| Description of the task |
Look through the lines below, find those with the word "solar", and copy them.

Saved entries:
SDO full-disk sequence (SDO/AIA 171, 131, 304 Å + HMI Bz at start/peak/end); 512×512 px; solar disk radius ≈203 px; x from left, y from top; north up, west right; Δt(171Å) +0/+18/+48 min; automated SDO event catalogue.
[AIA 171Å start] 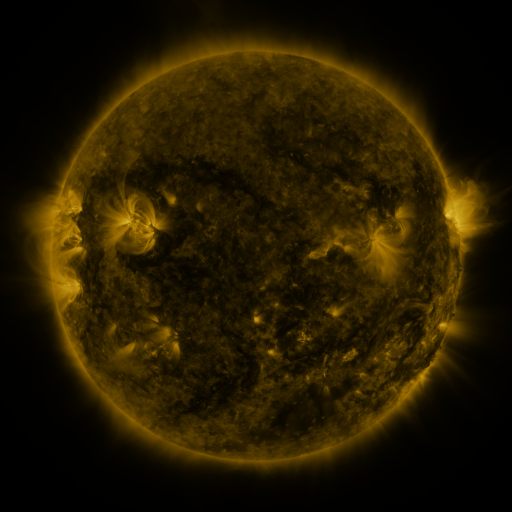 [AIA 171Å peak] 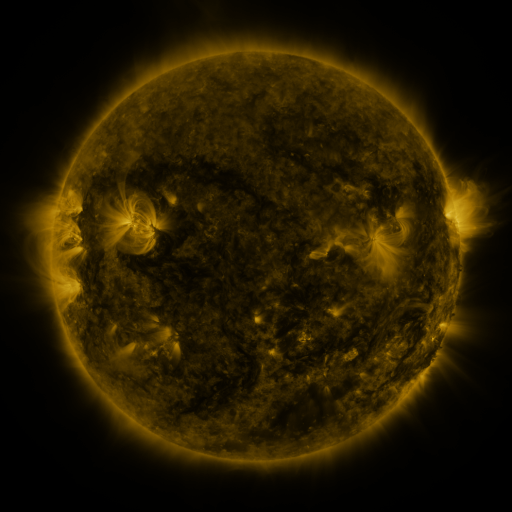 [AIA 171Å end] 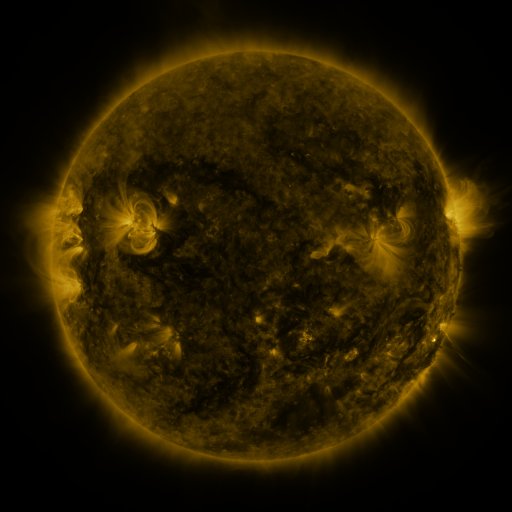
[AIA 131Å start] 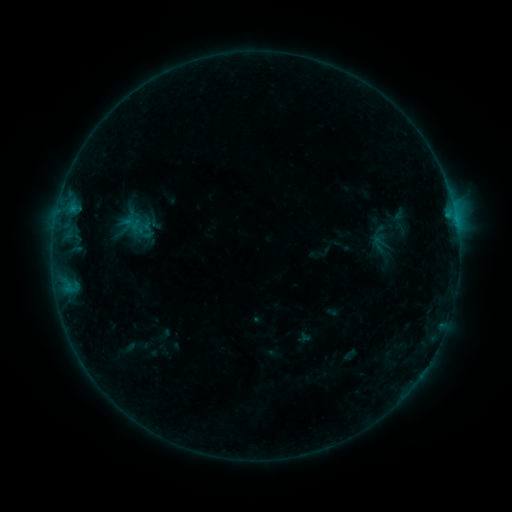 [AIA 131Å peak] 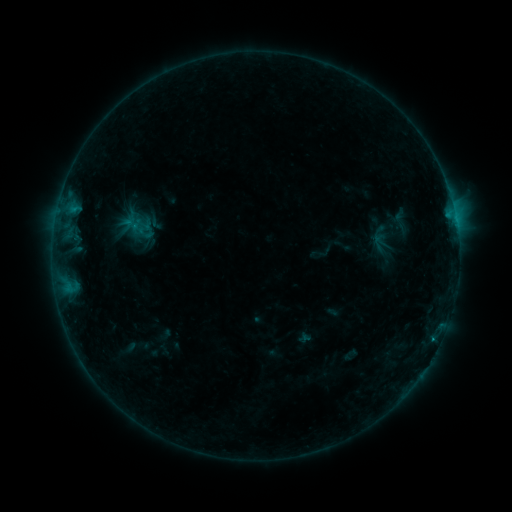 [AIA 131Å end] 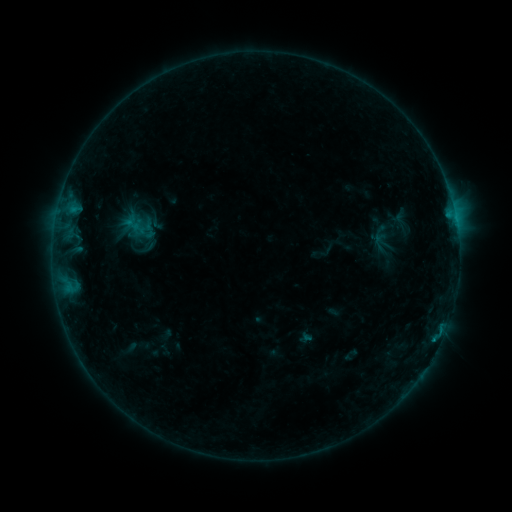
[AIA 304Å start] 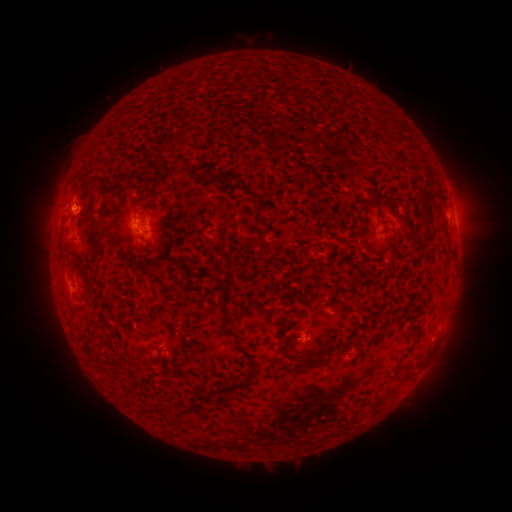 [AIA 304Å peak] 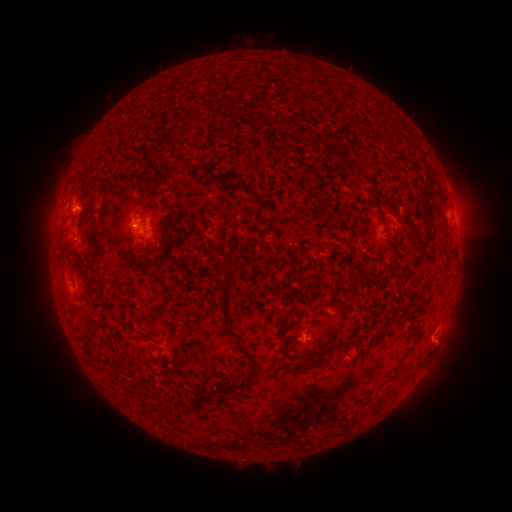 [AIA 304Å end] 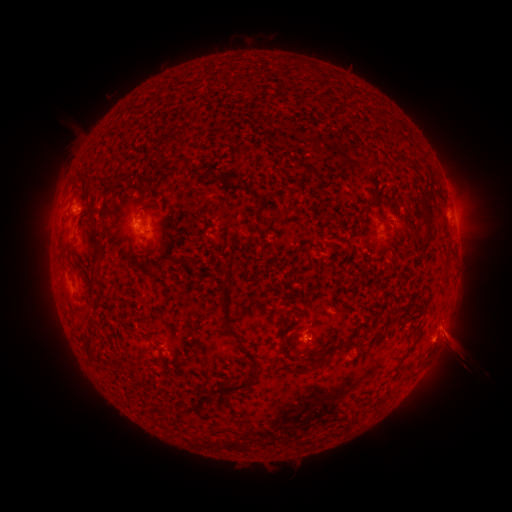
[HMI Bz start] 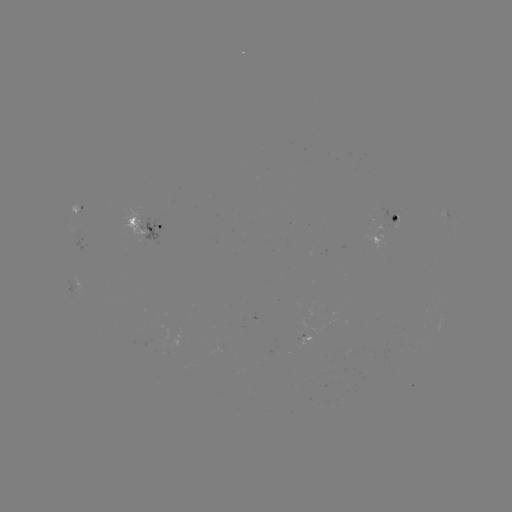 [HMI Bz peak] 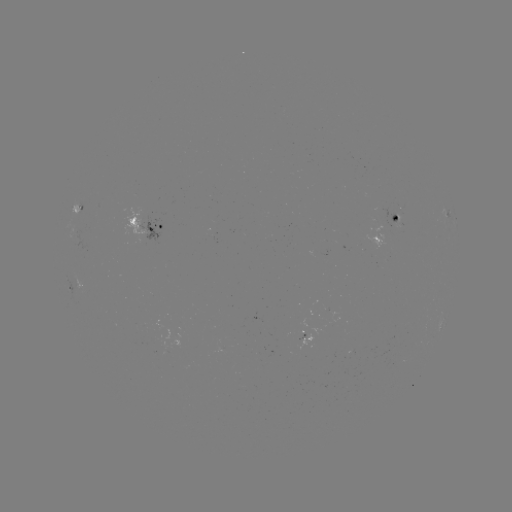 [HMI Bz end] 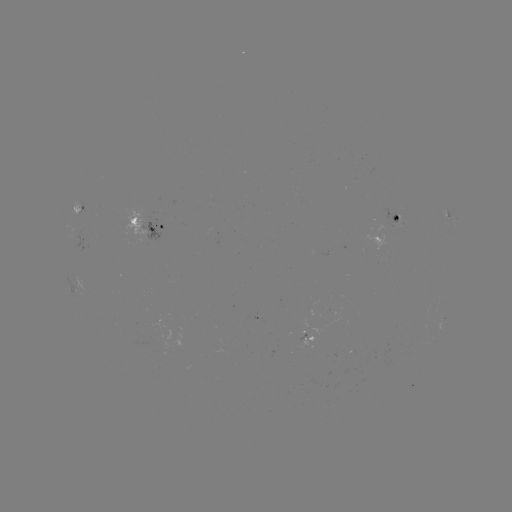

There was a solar flare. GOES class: B5.4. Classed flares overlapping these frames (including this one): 3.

| Exercise output |
SDO full-disk sequence (SDO/AIA 171, 131, 304 Å + HMI Bz at start/peak/end); 512×512 px; solar disk radius ≈203 px; x from left, y from top; north up, west right; Δt(171Å) +0/+18/+48 min; automated SDO event catalogue.
There was a solar flare. GOES class: B5.4. Classed flares overlapping these frames (including this one): 3.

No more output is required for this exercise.